Nancy Springer's Blog: Last Seen Wandering Vaguely - Posts Tagged "writing-process"

WHEN GOOD IS NOT GOOD ENOUGH

Let’s hope I get this right, because I know my mossy brain tends to blur the plot and bury the details of things I read long ago. But this is what I recall: A young actor sought advice of Sir Laurence Olivier about a difficult role in which he needed to convey the quality of a character’s being not quite good enough. Olivier told him, approximately, “My dear fellow, if I had to be not quite good enough, I’d simply go out there and do my very utmost, as always.”

What a piercing insight from a truly great artist. It penetrated my mind and stayed there, obviously, even though I don’t remember where I read it and at the time I did not understand it. I was still a young writer, and so far everything I’d written had been published, thanks to editors willing to work with me, and had done well. Moreover, thanks to the coaching of my (I now realize) extraordinary editors, I could see my writing improving as if I had put it on steroids, and I truly thought (please forgive me) that once I learned to write well enough, I could by the magic of my mystical prose make any topic, even a visit to the dentist, so fascinating to readers that it would sell.

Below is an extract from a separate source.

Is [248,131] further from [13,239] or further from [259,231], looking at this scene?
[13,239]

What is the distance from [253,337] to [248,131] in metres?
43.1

Although now accumulating rejection slips, I persisted in this notion of my own talent until my literary agent read some work of genius over which I had labored long and hard, then sent it straight back to me.

Owwie.

My agent said my masterpiece was “slight.”

Slight? What did that mean?

Eventually, when I had gotten over my owwie snit, I asked. It turned out that agents and editors have developed a kind of summary jargon regarding common manuscript flaws. “Slight” means the writing is okay but it doesn’t say anything to speak of. It seems that even well-written words ought to say something.

Duh.

Still, it took me several more “slights” before I became willing to admit how important a good idea is, and even then, I learned, sometimes capital-G Good is still not quite Good Enough. I can attest to this. I have about fifty novels published now and I have received some honors and awards, but I still receive rejections too. I can think of at least a dozen novels I have written that were not quite good enough. Most of them were shopped around for a long time before my agent and I gave up on them. But some of them were owwies, rejected by my own literary agent.

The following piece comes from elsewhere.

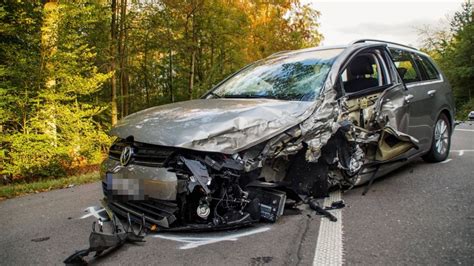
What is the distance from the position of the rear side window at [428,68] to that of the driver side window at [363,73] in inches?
54.0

But nowadays my misfit manuscripts are usually waaay the opposite of “slight.” My personal pendulum seems to have swung to the opposite extreme. Nowadays I go “over the top.” Even when I base my stories on events that actually took place, “over the top” is a problem, because reality is way more bizarre than acceptable fictional entertainment.

Even worse, I keep wanting to write characters who are “over the top.” Flaws can be too flawed. Good is not good enough if the main character is depressed, needy, bigoted or otherwise “not sympathetic.”

Also, I must face it, the world is not ready for some of the things I’d like to write about, such as alternative angels with butterfly wings, or dyslexic cats in search of Dog, or. . .well, ideas are important, all right, but too often I mistake mere flatulence of the brain for an exciting, new, good idea.

I’m writing about this topic partly to reassure my creative colleagues out there that hey, misbegotten manuscripts happen all the time. Risk and fallibility are intrinsic to the creative process. Good is often not good enough, no matter how good you are. Ask Sir Laurence Olivier.

So what are we to do about it? Why, just try our very utmost, as usual. Nurture the next idea. Write the next book.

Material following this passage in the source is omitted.